Nearly a fifth of people in Denmark are uncertain about whether they would take a coronavirus vaccine if recommended it by the country's health authorities, with researchers warning of a "massive communication task" lying ahead.

One fifth of people in Denmark sceptical of Covid vaccine
Danes were the least sceptical of the eight countries surveyed.

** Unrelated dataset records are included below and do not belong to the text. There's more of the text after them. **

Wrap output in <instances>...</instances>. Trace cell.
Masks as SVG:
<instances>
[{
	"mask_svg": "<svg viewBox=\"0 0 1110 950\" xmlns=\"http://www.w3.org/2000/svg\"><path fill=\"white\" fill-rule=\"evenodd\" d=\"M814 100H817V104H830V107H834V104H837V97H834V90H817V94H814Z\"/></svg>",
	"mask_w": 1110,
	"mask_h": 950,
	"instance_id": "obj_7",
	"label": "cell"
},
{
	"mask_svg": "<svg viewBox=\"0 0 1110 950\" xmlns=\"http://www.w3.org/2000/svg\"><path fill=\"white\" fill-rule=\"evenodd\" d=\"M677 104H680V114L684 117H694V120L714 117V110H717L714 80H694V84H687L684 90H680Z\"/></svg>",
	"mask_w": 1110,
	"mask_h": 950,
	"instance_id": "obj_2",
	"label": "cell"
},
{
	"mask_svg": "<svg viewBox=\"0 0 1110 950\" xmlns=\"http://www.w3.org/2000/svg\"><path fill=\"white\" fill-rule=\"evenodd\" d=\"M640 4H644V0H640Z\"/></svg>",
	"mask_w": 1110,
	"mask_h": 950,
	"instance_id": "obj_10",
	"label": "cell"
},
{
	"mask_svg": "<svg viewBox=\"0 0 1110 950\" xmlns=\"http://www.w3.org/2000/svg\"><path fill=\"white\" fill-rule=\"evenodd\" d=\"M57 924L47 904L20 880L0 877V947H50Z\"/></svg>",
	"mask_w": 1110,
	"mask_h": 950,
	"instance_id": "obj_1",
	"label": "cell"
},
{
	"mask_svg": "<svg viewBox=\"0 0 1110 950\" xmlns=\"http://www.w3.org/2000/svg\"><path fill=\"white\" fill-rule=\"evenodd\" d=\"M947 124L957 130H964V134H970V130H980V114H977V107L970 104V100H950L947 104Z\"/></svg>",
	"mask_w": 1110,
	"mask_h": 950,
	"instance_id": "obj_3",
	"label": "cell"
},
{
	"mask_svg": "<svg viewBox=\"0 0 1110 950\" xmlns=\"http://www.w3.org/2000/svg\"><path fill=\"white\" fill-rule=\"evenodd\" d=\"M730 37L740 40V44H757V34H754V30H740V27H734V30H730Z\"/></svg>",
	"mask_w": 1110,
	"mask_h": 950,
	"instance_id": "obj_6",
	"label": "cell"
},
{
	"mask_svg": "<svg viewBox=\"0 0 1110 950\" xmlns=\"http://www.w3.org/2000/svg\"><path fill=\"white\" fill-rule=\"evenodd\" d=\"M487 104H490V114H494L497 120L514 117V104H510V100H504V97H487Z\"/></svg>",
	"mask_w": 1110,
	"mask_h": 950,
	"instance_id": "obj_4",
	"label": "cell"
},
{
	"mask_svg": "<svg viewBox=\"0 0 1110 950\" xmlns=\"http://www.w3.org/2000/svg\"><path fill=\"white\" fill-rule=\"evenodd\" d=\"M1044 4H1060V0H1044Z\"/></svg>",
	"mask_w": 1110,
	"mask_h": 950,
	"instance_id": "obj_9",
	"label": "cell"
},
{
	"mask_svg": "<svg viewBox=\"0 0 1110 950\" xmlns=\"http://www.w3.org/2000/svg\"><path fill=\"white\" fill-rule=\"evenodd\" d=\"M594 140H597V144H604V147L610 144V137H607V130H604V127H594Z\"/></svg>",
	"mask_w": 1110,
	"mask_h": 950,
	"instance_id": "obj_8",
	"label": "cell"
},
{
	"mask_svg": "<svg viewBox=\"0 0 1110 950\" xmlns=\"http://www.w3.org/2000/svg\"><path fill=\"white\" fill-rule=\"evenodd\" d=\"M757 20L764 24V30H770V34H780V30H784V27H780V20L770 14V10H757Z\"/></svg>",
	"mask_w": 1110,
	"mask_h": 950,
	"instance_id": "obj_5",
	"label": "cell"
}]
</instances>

Photo: Dado Ruvic/Reuters/Ritzau Scanpix
According to the latest update from Aarhus University's ongoing How Democracies Cope with COVID19 (HOPE) project, only 51 percent of those surveyed in Denmark described themselves as “completely certain” they would be willing to receive a vaccine,  with a further 31 percent saying that they were partly certain. 
 
Michael Bang Pedersen, the Aarhus psychology professor who leads the project, said that, while worrying, respondents from Denmark were more positive to vaccines than those of any other nation. 
 
“The Danish results look pretty good, the Swedish figures are less good, and some of the results from France are extremely worrisome in my view,” he told The Local. 
 
“So I think there's a massive communication task in front of a lot of national health authorities, including the Danish one.” 
 
Only 38 percent of respondents from France to the study said they were “completely certain” they would take a vaccine. 
 
Here are the figures for the eight nations surveyed, from left to right: France, Hungary, USA, Germany, Sweden, Italy, UK, Denmark. 
 
 
 
Bang Pedersen said that some uncertainty was unsurprising. 
 
“At this point, some uncertainty is to be expected, because we don't know what the features of the vaccine will be, how effective it is, and what the side effects will be,” he said. 
 
“I think that part of the communication task for the authorities will be to acknowledge the uncertainty and to say, 'even if you are uncertain it doesn't mean you are anti-vaccine, and we are going to show you that the vaccine is safe despite those uncertainties.” 
 
He said that the another obstacle could come if young people feel that because they are at too low a risk of becoming seriously ill from coronavirus to make receiving a vaccine worthwhile. 
 
“They might think, 'I don't think I'll get a vaccine, because I'm not at risk myself'”, he said. 
 
The solution, he said, was to make sure people were “informed about the logic of herd immunity”, and also made to feel empathy with people in vulnerable groups. 
 
Finally, he said governments should already be starting to counteract misinformation about vaccines, and educating their populations to make them less susceptible to counter “fake news” in the internet. 
 
The responses in the report were collected between September 13th and October 3rd.